11:00am – 12:00pm (Remote online/Limited to the Brown University community) Presentation: “How Fast Is Expedited Review?: Debunking Common Misconceptions About Human Subjects Research”
Panelists: Alana Chetlen – IRB Specialist II, Office of Research Integrity (ORI), Vanessa Sherman – IRB Specialist, ORI, Sheila Vandal -IRB Collaborative Research Manager, ORI
Don’t let the IRB submission and review process overwhelm you! Seasoned researchers or first-time submitters, come learn about Brown’s human subject research policies, forms, and procedures. Demystify the submission and review process with tips to a smoother approval and avoid frustrating delays.
12:00pm – 1:00pm (Remote online/Open to the public) Presentation: “Discriminating Data: A Conversation with Wendy Chun” sponsored by Cogut Institute for the Humanities
Speaker: Dr. Wendy Chun, Canada 150 Research Chair in New Media in the School of Communication and Director Digital Democracies Institute, Simon Fraser University
In Discriminating Data (MIT Press, 2021), Wendy Hui Kyong Chun reveals how polarization is a goal — not an error — within big data and machine learning. These methods, she argues, encode segregation, eugenics, and identity politics through their default assumptions and conditions. Correlation, which grounds big data’s predictive potential, stems from twentieth-century eugenic attempts to “breed” a better future. Recommender systems foster angry clusters of sameness through homophily. Users are “trained” to become authentically predictable via a politics and technology of recognition. Machine learning and data analytics thus seek to disrupt the future by making disruption impossible.

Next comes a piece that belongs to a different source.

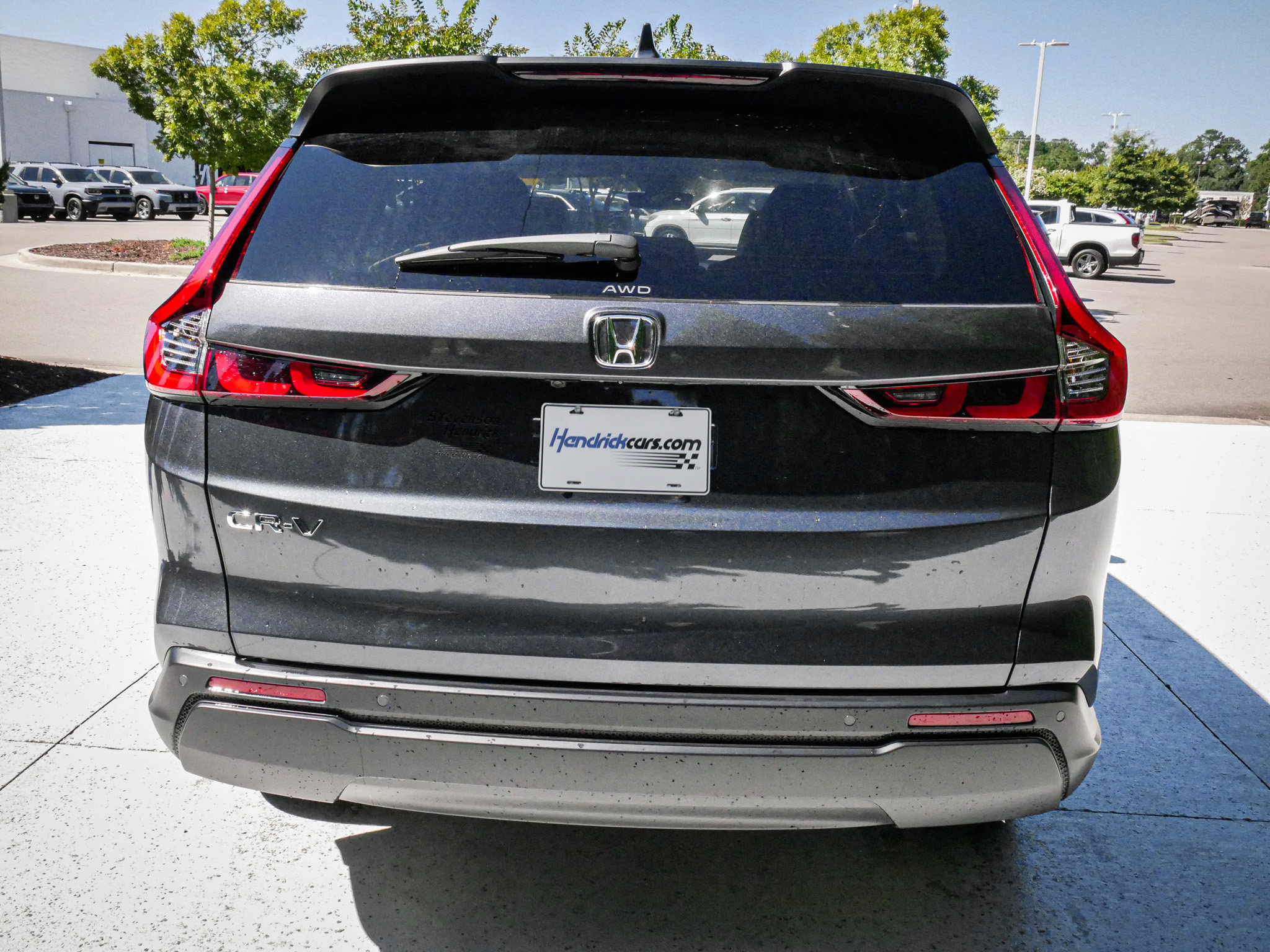 Used 2026 Honda CR-V EX-L image 10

1:00pm – 2:00pm (Remote online/Limited to the Brown University community) Presentation: “Measuring Structural Racism Using U.S. State Laws” Co-sponsored by the Brown University Library Department of Health and Biomedical Library Services and School of Public Health Department of Behavioral and Social Sciences
Speaker: Dr. Madina Agénor, Assistant Professor, Department of Behavioral and Social Sciences, Center for Health Promotion and Health Equity, School of Public Health
Public health research shows that structural racism–namely, the totality of ways in which societies foster racial inequities through mutually reinforcing systems of housing, education, employment, earnings, benefits, credit, media, health care, and criminal justice–adversely impacts the health of Black, Indigenous, and other people of color in the U.S. Critical Race Theory stresses that laws are a major driver of structural racism across U.S. social systems and institutions. Efforts to measure structural racism have increased in recent years; however, to date, no existing measure of structural racism has incorporated U.S. state laws that both explicitly and implicitly promote racism in U.S. society. In this talk, we will discuss opportunities for, as well as limitations of, measuring structural racism using U.S. state laws that drive racism in the employment, education, health care, and criminal legal systems, among others.
3:00pm – 4:00pm (Remote online/Open to the public) Workshop: “Cleaning Data With Open Refine”
Instructor: Kelsey Sawyer, Biomedical & Life Sciences Librarian
This online workshop will cover the basics of using OpenRefine, a free open source tool, to clean your messy spreadsheets and data in a methodical and reproducible way.